Robot Yatırımları

ENDÜSTRİYEL ROBOTLARIN SAYISI YÜZDE 50 ARTTI

Universal Robots CEO’su Kim Povlsen Türkiye’deki ve dünyadaki robotik gelişmeleri değerlendirdi. Povlsen, “McKinsey’e göre otomatikleştirilmiş sistemler ve robotik teknolojisi, önümüzdeki beş yıl boyunca endüstri şirketlerinin sermaye giderlerinin yüzde 25’ini oluşturacak” dedi.

Universal Robots CEO’su Kim Povlsen, dünyadaki otomasyon yönelim süreçlerine bağlı olarak cobot endüstrisinin sürekli büyüdüğünü vurguladı. Tüm dünyada otomasyona olan eğilimin yükseldiğine dikkat çeken Povlsen, 2021’de bir önceki yıla göre yüzde 44 artışla dünya çapında 31 bin adet cobot satıldığını dile getirdi. 2026’ya kadar cobot piyasasının üç kat artarak 100 bin birimlik sevkiyatlarla 2 milyar doları aşacağının öngörüldüğünü de belirten Povlsen şöyle konuştu: “Hâlihazırda cobot piyasasını üç ana faktör etkiliyor. Bunlardan ilki, birçok ülkede artan işgücü sıkıntısı ve nitelikli çalışan eksikliği. Bu noktada şirketler verimlilik ve kaliteyi korumak için çözüm olarak otomasyona geçiyor. İkinci unsurda belirsizlik dönemlerinin ardından şirketlerin direncini ve üretimini piyasaya yakın tutma hedefini görüyoruz. Üçüncü faktörde ise, artan nüfus ve kentleşmenin, ürün ve hizmetlere olan küresel talebi arttırması, bu sonuçla beraber şirketlerin daha da fazla üretme ihtiyacı belirgin.”

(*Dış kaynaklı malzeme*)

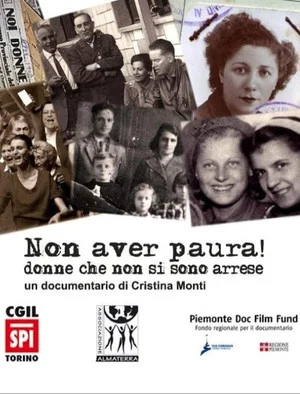 Постер: Non aver paura! Donne che non si sono arrese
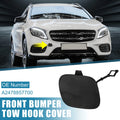 Tow Hook Cover for Mercedes-Benz GLB250 (2020–2022) Black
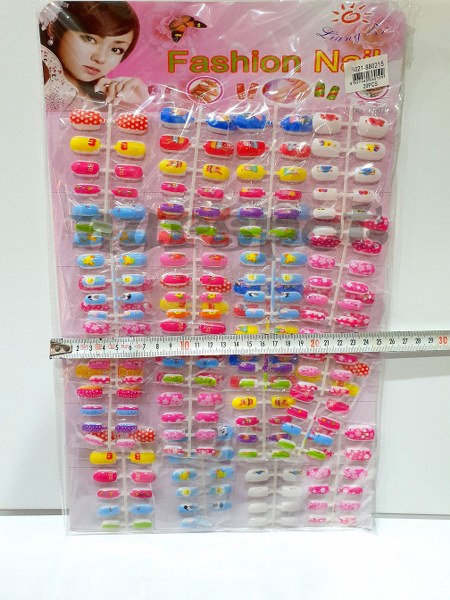 oyuncak tırnak seti 0199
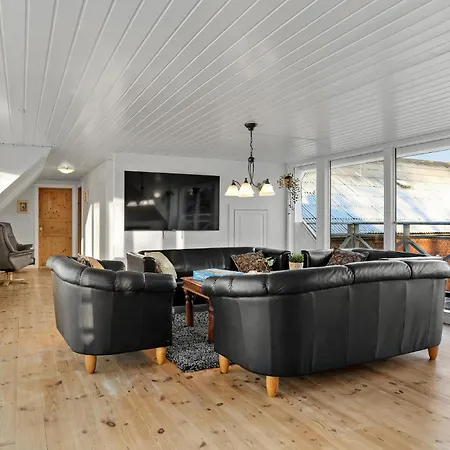 Amazing In With Sauna * Sæby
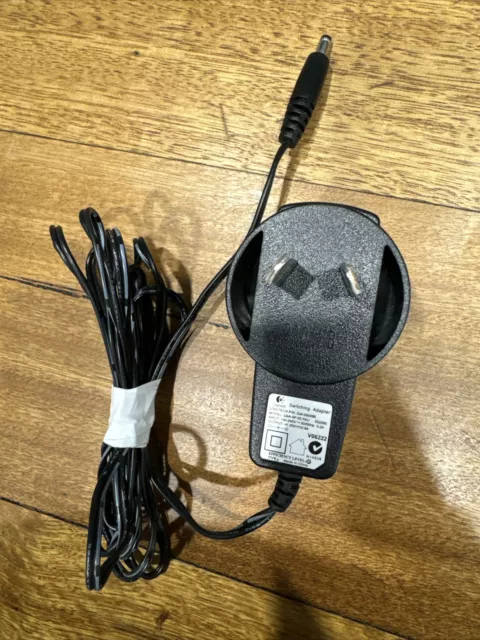 Logitech DSA-5P-05 FAU Power Switching Adapter 5.25v 0.5A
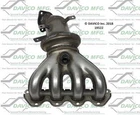 Catalytic Converter-exact-fit Davico 19522 New. Price: $379.89.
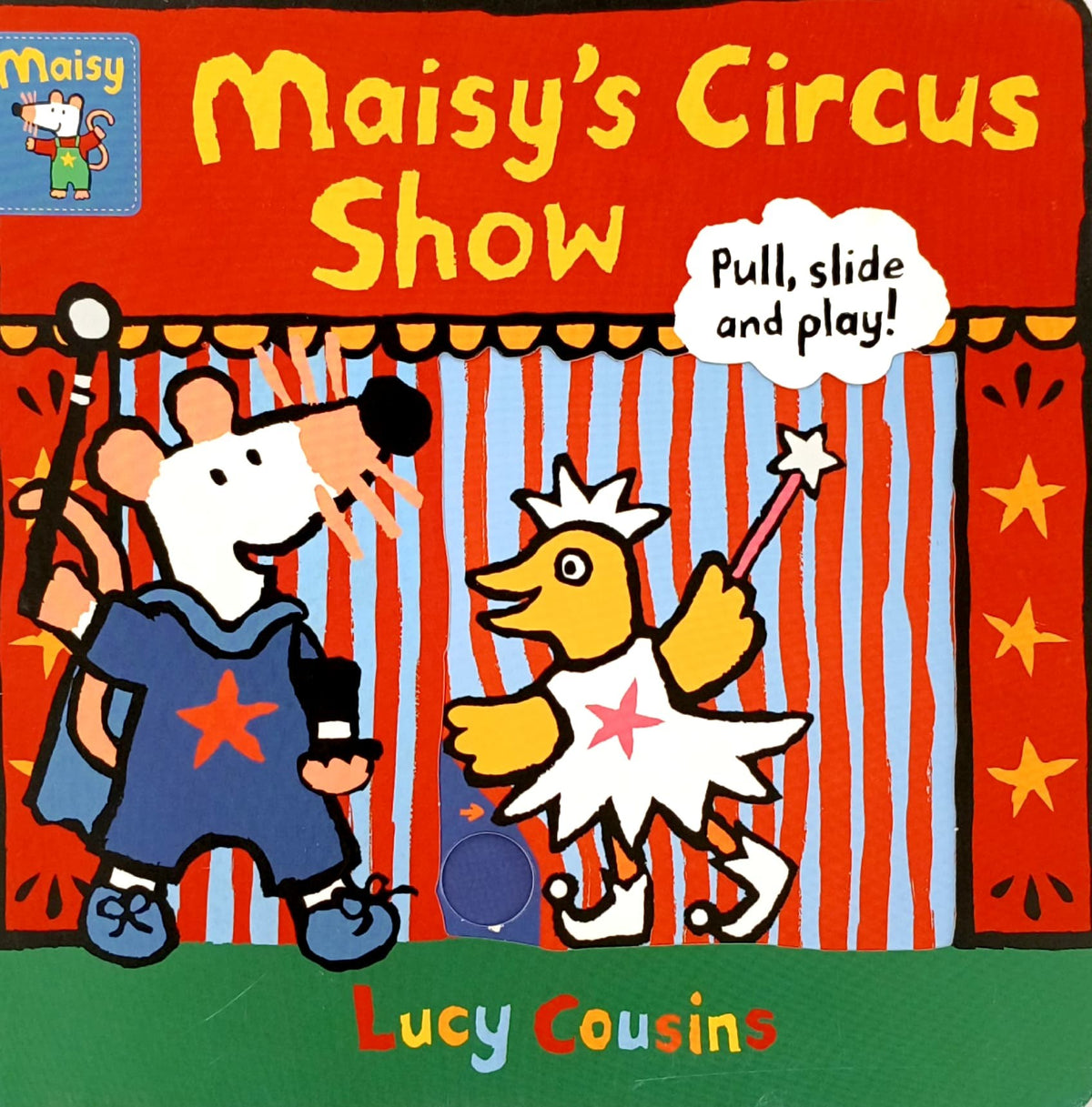 Maisy's Circus Show (Push Pull)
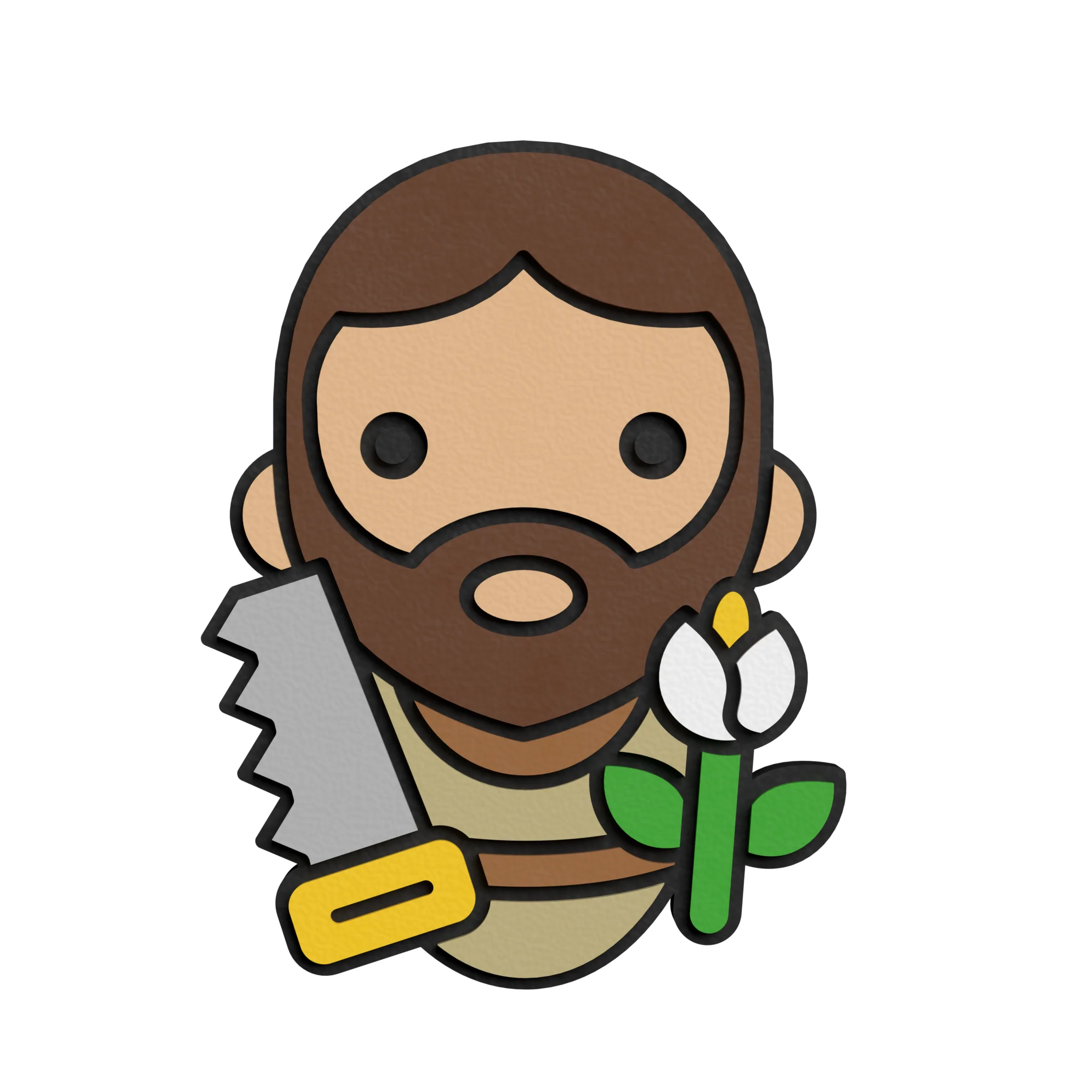 Saintlet - Saint Joseph - Image 3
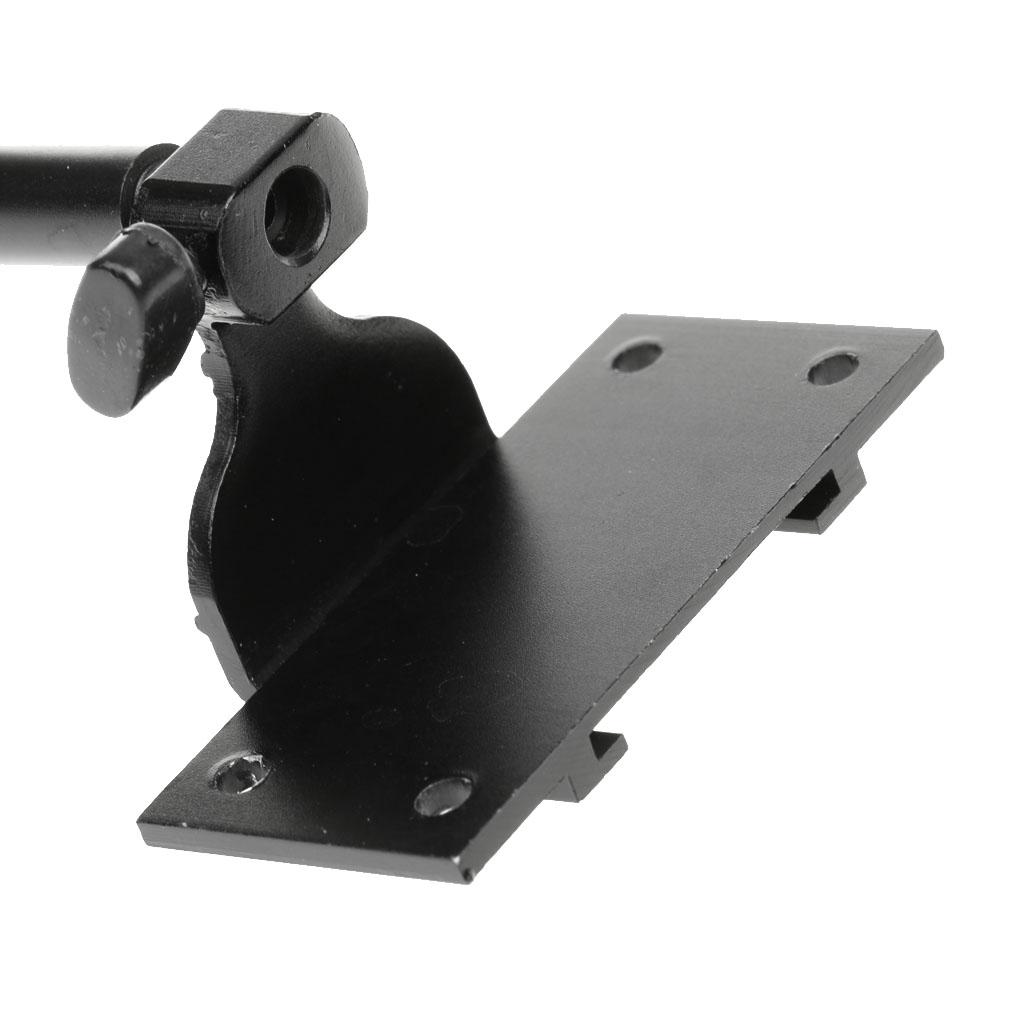 Aluminum Alloy Outdoor Fishing Lamp/Light/Box Stand Holder Support Bracket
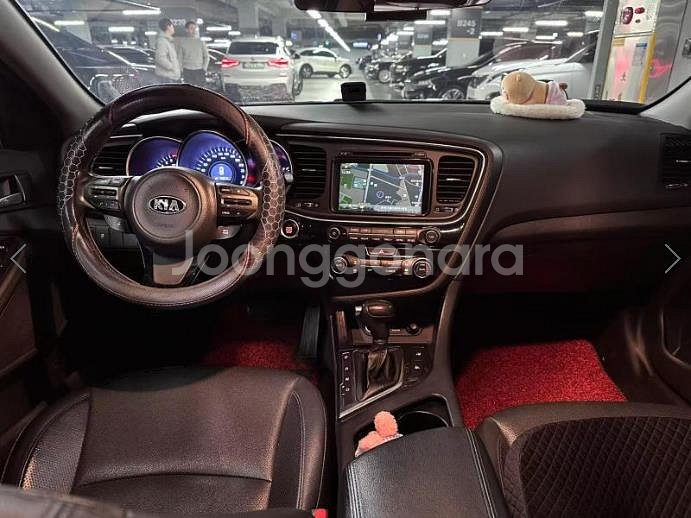 @13년식 더 뉴K5 2.0 CVVL 트렌디 전국최저--3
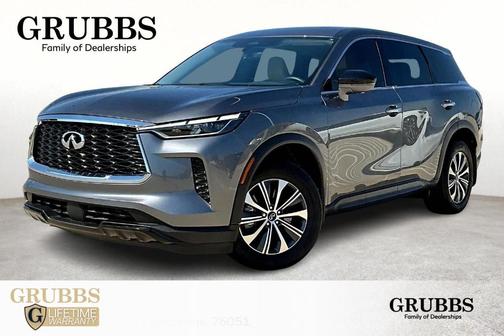2025 INFINITI QX60 Pure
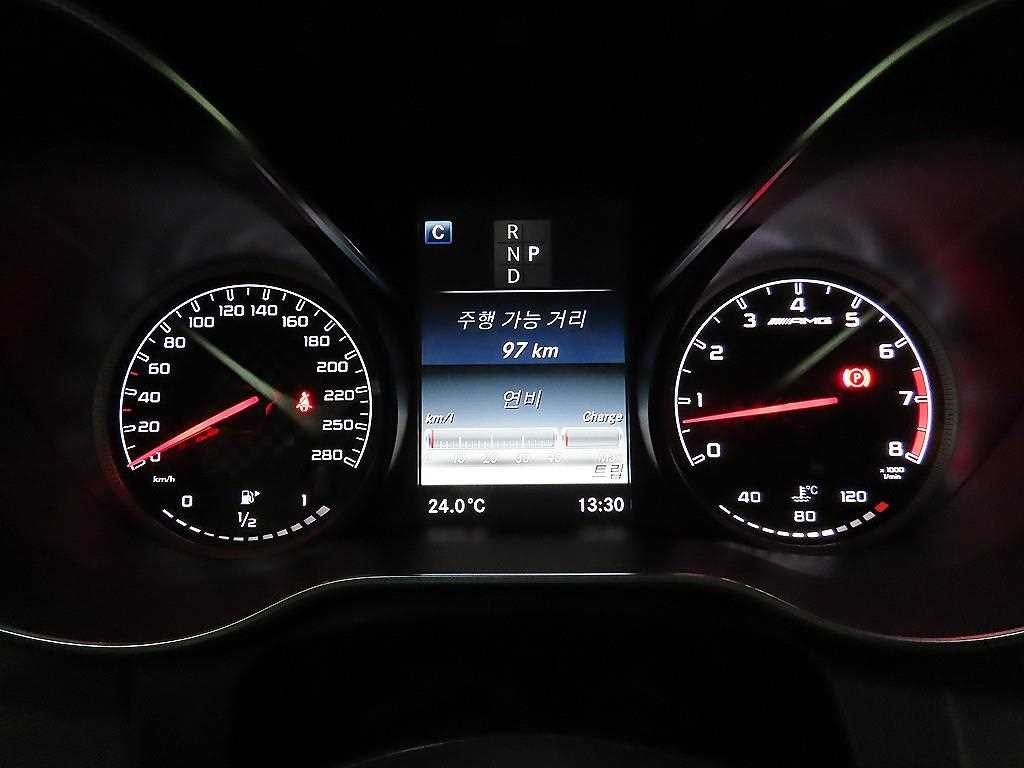 벤츠 GLC 클래스 GLC클래스 X253 AMG GLC 43 4MATIC 이미지 6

 “TÜRKİYE TAKİBİMİZDE OLACAK”

Kim Povlsen Universal Robots’un küresel piyasa payının yüzde 40 olduğunu aktardı. “Küresel piyasa payımızla birlikte dünyanın lider cobot üreticisi olarak konumlanıyoruz. 2021 senesinde Türkiye’de geçtiğimiz yıla göre kurulumu yapılan endüstriyel robotların sayısı yüzde 50 artarak küresel çapta 16. sıraya yerleşti. Bu oranlar Türkiye’nin gelecekteki otomasyon potansiyelini işaret ediyor. Türkiye piyasası ilerleyen dönemler de de takibimizde olacak” diyen Povlsen, “Türkiye’deki endüstriyel robotların en yaygın kullanımı paketleme ve paletleme, makine besleme, montaj vb. gibi elle yapılan işlemler. Türkiye’de otomasyon eğiliminin yüksek olduğu endüstriler ise otomotiv ve metal sektörü. Kaynak alanındaki otomasyon çözümleri de bir diğer eğilimi ifade ediyor. Bu alanda küreselde de yüksek taleple karşılaşıyoruz” dedi.

TÜRKİYE’DE KAYITLI 2 BİN KULLANICISI VAR

Kim Povlsen, Türkiye’de UR Akademi’ye 2 bin kişinin kaydolduğunu aktardığı konuşmasını şu şekilde tamamladı: “2020 senesinde Dünya Ekonomik Forumu, makinelerin ve otomasyonun 2025 senesine kadar dünya çapında 97 milyon iş yaratacağını açıkladı. Elbette, çalışanlar için bir cobot’un iki CNC makinesini birden aynı anda idare edebilmesi büyük bir değişim. Bu yüzden de geleceğin işgücünü eğitebilecek ve şirketlerinin otomasyonda uzmanlaşmasını sağlayacak; mevcut olanın da becerisini geliştirebilecek birinci sınıf robot eğitimi verme konusuna kendimizi adamış durumdayız. Bunu da dünyanın dört bir yanındaki 100 adet eğitim merkezlerimizde süratle gerçekleştiriyoruz. Bununla birlikte dünya çapında 187 bin kayıtlı kullanıcıya sahip UR Akademimizde online eğitimler sunuyoruz. Hâlihazırda Türkiye’de 2 bin kayıtlı kullanıcıya sahibiz.”